(Source texts of formatted documents)

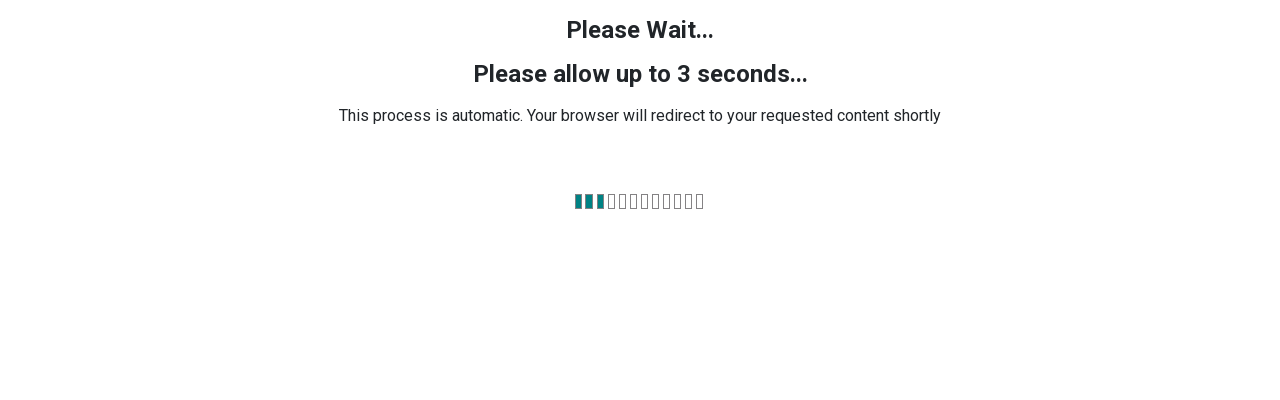

--- FILE ---
content_type: text/html; charset=UTF-8
request_url: https://reviewimpro.com/?wpsmartlinks=profilemate
body_size: 532
content:
<html>
 <head>
 <meta http-equiv="Content-Type" content="text/html; charset=UTF-8" />
 <meta name="viewport" content="width=device-width, initial-scale=1, shrink-to-fit=no" />
 <title>Profile Mate</title>
 <meta property='og:url' content='https://reviewimpro.com/?wpsmartlinks=profilemate'/>
 <meta property='og:type' content='website'/>
 <meta name="robots" content="noindex, nofollow">
<link rel="stylesheet"  id="wpsmartlinks-fonts-css" href="//fonts.googleapis.com/css?family=Roboto:400,400i,500,500i,700,700i" type="text/css" media="all">
 <link rel="stylesheet" id="bptemplate-css" href="https://reviewimpro.com/wp-content/plugins/wpsmartlinks/admin/css/smartlinks-template.css" type="text/css" media="all">
</head>
<body bgcolor="#ffffff">
<p><center><h4>Please Wait...</h4></center></p>
<p><center><h4>Please allow up to 3 seconds...</h4></center></p>
<p><center>This process is automatic. Your browser will redirect to your requested content shortly</center></p>
<p align="center"><img border="0" src="https://reviewimpro.com/wp-content/uploads/2023/11/redirecting2.gif" width="197" height="116"></p>
<a href="https://reviewimpro.com/go/profilemate?processed=true" id="targetlink" name="targetlink" onClick="window.open(this.href,'_self')" rel="nofollow"><font color="#ffffff">.</font></a>
<script type="text/javascript">
  var __cfRLUnblockHandlers = true;
  function move_on() {
    isIE = ( ( document.all ) && ( document.getElementById ) );
    if( isIE )
      document.getElementById( "targetlink" ).click();
    else
      document.getElementById( "targetlink" ).onclick();
  }
  setTimeout(move_on, 3000);
</script>
</body>
</html>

» Work request
Leave out the pictures and set down all of the data exactly.

» Reply
--- FILE ---
content_type: text/html; charset=UTF-8
request_url: https://reviewimpro.com/?wpsmartlinks=profilemate
body_size: 532
content:
<html>
 <head>
 <meta http-equiv="Content-Type" content="text/html; charset=UTF-8" />
 <meta name="viewport" content="width=device-width, initial-scale=1, shrink-to-fit=no" />
 <title>Profile Mate</title>
 <meta property='og:url' content='https://reviewimpro.com/?wpsmartlinks=profilemate'/>
 <meta property='og:type' content='website'/>
 <meta name="robots" content="noindex, nofollow">
<link rel="stylesheet"  id="wpsmartlinks-fonts-css" href="//fonts.googleapis.com/css?family=Roboto:400,400i,500,500i,700,700i" type="text/css" media="all">
 <link rel="stylesheet" id="bptemplate-css" href="https://reviewimpro.com/wp-content/plugins/wpsmartlinks/admin/css/smartlinks-template.css" type="text/css" media="all">
</head>
<body bgcolor="#ffffff">
<p><center><h4>Please Wait...</h4></center></p>
<p><center><h4>Please allow up to 3 seconds...</h4></center></p>
<p><center>This process is automatic. Your browser will redirect to your requested content shortly</center></p>
<p align="center"><img border="0" src="https://reviewimpro.com/wp-content/uploads/2023/11/redirecting2.gif" width="197" height="116"></p>
<a href="https://reviewimpro.com/go/profilemate?processed=true" id="targetlink" name="targetlink" onClick="window.open(this.href,'_self')" rel="nofollow"><font color="#ffffff">.</font></a>
<script type="text/javascript">
  var __cfRLUnblockHandlers = true;
  function move_on() {
    isIE = ( ( document.all ) && ( document.getElementById ) );
    if( isIE )
      document.getElementById( "targetlink" ).click();
    else
      document.getElementById( "targetlink" ).onclick();
  }
  setTimeout(move_on, 3000);
</script>
</body>
</html>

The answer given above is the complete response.